• [Exercise instructions] Go through the entries below and copy each line containing the word "scientific".

• [Excerpted data]
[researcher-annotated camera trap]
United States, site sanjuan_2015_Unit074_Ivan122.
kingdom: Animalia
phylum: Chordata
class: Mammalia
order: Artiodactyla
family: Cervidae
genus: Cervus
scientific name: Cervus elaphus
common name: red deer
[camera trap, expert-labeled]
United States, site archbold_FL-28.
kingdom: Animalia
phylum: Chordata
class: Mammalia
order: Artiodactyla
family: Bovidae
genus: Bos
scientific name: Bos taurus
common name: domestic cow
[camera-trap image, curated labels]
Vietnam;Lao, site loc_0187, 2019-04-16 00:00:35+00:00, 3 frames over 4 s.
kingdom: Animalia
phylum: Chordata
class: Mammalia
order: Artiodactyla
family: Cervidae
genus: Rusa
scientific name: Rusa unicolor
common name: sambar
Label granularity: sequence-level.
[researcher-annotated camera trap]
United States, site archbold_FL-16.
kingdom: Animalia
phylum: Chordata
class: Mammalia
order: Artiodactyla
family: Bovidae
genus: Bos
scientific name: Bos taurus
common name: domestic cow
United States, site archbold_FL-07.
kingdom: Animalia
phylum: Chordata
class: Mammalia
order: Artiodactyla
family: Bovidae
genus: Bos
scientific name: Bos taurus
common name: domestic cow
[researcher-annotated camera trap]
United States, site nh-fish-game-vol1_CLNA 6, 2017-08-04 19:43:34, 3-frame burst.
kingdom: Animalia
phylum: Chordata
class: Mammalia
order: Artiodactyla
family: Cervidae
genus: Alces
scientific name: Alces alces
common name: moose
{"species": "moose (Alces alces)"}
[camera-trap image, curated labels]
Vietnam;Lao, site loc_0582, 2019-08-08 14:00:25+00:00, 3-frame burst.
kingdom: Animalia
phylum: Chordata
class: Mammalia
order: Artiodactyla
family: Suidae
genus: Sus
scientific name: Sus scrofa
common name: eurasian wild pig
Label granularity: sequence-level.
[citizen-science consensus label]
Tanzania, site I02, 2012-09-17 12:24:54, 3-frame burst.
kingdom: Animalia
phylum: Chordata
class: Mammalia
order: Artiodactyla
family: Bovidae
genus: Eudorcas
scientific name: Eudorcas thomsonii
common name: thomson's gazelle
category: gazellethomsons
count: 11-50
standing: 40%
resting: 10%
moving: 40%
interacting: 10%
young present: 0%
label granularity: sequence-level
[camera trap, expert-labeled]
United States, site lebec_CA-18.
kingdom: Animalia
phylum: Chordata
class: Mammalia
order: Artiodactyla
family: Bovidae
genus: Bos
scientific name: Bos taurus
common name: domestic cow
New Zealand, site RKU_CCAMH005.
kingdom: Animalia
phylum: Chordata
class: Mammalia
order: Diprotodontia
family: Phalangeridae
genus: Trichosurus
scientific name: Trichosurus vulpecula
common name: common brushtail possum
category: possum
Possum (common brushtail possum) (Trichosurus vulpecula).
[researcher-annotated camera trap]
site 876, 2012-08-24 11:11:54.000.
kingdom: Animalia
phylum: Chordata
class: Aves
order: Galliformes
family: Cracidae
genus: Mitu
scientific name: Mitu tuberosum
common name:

• [The completed task]
scientific name: Cervus elaphus
scientific name: Bos taurus
scientific name: Rusa unicolor
scientific name: Bos taurus
scientific name: Bos taurus
scientific name: Alces alces
scientific name: Sus scrofa
scientific name: Eudorcas thomsonii
scientific name: Bos taurus
scientific name: Trichosurus vulpecula
scientific name: Mitu tuberosum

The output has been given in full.